The performance of deep learning models critically depends on efficient kernel implementations, yet developing high-performance kernels for specialized accelerators remains time-consuming and expertise-intensive. While recent work demonstrates that large language models (LLMs) can generate correct and performant GPU kernels, kernel generation for neural processing units (NPUs) remains largely underexplored due to domain-specific programming models, limited public examples, and sparse documentation. Consequently, directly generating AscendC kernels with LLMs yields extremely low correctness, highlighting a substantial gap between GPU and NPU kernel generation. We present AscendCraft, a DSL-guided approach for automatic AscendC kernel generation. AscendCraft introduces a lightweight DSL that abstracts non-essential complexity while explicitly modeling Ascend-specific execution semantics. Kernels are first generated in the DSL using category-specific expert examples and then transcompiled into AscendC through structured, constraint-driven LLM lowering passes. Evaluated on MultiKernelBench across seven operator categories, AscendCraft achieves 98.1% compilation success and 90.4% functional correctness. Moreover, 46.2% of generated kernels match or exceed PyTorch eager execution performance, demonstrating that DSL-guided transcompilation can enable LLMs to generate both correct and competitive NPU kernels. Beyond benchmarks, AscendCraft further demonstrates its generality by successfully generating two correct kernels for newly proposed mHC architecture, achieving performance that substantially surpasses PyTorch eager execution.

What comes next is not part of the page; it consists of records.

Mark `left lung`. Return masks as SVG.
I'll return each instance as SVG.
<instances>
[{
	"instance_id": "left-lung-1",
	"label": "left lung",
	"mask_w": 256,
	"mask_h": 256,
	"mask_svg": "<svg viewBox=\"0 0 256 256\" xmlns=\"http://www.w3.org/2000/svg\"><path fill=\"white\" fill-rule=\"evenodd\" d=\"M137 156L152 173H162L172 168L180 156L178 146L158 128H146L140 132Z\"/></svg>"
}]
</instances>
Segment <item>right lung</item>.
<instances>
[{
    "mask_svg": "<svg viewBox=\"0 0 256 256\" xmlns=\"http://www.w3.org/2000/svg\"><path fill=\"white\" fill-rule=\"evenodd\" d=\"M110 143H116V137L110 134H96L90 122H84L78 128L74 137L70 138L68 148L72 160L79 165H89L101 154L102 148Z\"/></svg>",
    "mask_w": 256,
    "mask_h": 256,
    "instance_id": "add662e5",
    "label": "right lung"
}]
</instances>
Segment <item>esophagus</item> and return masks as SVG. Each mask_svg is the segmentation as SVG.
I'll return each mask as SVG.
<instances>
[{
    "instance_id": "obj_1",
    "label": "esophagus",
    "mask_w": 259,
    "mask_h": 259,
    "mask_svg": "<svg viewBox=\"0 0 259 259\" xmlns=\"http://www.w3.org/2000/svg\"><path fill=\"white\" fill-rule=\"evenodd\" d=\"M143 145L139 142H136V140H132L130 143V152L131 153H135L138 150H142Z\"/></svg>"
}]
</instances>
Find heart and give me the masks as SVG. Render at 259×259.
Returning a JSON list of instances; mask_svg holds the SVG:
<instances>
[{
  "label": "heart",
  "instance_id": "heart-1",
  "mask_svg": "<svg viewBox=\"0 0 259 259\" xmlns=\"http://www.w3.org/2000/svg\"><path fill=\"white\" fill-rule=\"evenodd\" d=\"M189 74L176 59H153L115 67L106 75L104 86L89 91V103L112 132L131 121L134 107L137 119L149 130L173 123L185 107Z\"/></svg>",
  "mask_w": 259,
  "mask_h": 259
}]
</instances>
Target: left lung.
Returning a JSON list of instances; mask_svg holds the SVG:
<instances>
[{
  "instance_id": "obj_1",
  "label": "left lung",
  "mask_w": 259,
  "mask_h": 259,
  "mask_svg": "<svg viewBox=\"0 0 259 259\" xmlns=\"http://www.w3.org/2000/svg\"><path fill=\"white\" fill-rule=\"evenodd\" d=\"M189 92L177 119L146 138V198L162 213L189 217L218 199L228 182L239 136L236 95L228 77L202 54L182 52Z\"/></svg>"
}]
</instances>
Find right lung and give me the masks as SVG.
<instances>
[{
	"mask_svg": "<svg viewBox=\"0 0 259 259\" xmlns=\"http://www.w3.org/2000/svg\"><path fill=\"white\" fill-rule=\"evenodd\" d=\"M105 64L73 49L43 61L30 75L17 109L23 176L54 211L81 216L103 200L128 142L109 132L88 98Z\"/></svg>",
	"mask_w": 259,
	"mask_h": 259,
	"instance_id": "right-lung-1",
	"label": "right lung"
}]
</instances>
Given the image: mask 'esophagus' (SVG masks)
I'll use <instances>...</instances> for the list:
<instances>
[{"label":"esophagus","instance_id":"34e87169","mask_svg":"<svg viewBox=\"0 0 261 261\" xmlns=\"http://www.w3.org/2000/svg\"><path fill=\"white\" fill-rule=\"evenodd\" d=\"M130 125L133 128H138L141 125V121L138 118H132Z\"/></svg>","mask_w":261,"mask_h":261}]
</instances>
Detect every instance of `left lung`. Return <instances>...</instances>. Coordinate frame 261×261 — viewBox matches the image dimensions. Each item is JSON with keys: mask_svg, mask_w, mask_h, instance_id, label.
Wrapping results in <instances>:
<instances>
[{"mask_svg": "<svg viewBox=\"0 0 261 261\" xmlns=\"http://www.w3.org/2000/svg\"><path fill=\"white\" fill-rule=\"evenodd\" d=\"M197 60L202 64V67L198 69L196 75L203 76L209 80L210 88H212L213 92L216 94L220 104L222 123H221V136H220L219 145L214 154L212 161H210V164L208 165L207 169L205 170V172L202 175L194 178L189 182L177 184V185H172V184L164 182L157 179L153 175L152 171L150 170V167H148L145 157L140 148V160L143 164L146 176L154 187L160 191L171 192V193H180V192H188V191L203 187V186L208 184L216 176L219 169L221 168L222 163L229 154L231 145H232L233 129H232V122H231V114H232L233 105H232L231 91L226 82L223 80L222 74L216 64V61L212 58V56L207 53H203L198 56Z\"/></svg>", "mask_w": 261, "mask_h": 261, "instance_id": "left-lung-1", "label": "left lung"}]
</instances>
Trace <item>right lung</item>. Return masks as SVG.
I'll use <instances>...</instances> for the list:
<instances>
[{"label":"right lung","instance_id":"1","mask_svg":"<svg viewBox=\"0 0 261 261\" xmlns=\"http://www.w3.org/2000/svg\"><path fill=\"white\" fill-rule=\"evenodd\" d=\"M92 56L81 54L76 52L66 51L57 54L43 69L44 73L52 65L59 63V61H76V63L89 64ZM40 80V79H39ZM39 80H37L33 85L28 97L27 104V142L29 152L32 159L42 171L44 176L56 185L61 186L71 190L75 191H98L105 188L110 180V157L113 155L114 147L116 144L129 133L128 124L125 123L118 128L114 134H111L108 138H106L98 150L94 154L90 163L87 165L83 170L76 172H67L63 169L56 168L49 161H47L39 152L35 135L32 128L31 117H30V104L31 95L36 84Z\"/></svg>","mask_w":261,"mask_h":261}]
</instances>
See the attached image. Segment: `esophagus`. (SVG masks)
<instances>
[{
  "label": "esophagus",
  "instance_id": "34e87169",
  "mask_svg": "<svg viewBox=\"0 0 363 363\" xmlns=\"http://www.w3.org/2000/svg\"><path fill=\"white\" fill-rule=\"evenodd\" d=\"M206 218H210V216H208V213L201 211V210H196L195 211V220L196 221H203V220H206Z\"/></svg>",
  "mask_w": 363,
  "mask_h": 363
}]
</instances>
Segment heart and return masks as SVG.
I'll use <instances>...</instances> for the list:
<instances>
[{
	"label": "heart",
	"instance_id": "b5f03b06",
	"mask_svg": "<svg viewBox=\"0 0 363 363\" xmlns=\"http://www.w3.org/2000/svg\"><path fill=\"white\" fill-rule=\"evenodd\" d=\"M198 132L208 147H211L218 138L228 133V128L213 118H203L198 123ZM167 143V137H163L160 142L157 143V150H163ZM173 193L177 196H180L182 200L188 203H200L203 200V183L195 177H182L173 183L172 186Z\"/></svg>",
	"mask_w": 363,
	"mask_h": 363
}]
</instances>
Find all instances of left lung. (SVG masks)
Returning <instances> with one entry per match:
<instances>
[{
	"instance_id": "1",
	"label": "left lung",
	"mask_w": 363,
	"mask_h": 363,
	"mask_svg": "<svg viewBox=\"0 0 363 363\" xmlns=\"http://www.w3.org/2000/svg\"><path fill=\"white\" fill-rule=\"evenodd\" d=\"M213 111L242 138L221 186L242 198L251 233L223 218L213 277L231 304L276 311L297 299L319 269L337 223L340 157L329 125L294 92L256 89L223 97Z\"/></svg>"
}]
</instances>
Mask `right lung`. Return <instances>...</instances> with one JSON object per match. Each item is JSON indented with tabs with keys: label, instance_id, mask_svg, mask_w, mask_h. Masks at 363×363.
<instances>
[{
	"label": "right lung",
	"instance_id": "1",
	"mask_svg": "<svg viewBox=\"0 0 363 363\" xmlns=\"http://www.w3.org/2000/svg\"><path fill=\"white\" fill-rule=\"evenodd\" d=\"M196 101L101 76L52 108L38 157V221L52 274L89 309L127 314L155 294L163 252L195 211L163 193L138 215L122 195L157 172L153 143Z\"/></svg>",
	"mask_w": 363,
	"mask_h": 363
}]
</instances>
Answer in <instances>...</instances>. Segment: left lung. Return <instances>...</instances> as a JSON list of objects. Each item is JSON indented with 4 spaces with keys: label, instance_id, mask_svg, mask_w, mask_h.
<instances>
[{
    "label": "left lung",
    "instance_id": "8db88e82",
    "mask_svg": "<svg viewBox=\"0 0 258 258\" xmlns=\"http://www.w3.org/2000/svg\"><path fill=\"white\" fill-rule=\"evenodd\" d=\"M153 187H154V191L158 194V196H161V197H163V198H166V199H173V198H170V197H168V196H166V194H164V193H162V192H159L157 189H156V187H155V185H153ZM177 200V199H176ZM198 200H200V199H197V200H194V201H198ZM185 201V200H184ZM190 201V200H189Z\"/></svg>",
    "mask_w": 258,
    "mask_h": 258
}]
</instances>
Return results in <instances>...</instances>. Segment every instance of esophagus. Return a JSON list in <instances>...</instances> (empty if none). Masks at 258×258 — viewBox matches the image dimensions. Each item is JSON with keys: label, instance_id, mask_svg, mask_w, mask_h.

翻译：深度学习模型的性能关键取决于高效的内核实现，然而为专用加速器开发高性能内核仍然耗时且需要专业知识。尽管近期研究表明大型语言模型（LLM）能够生成正确且高性能的GPU内核，但由于领域特定的编程模型、有限的公开示例和稀疏的文档支持，面向神经处理单元（NPU）的内核生成研究仍处于探索不足的状态。因此，直接使用LLM生成AscendC内核的正确率极低，这凸显了GPU与NPU内核生成之间的显著差距。本文提出AscendCraft，一种基于领域特定语言（DSL）引导的AscendC内核自动生成方法。AscendCraft引入了一种轻量级DSL，该语言在抽象非必要复杂性的同时，显式建模了昇腾芯片特有的执行语义。内核首先通过类别特定的专家示例在DSL中生成，随后通过结构化、约束驱动的LLM降级转换过程转编译为AscendC代码。在涵盖七类算子的MultiKernelBench基准测试中，AscendCraft实现了98.1%的编译成功率和90.4%的功能正确率。此外，46.2%的生成内核达到或超越了PyTorch即时执行的性能，证明DSL引导的转编译方法能使LLM生成既正确又具备竞争力的NPU内核。除基准测试外，AscendCraft通过成功为新提出的mHC架构生成两个正确内核，进一步证明了其泛化能力，所生成内核的性能显著超越PyTorch即时执行。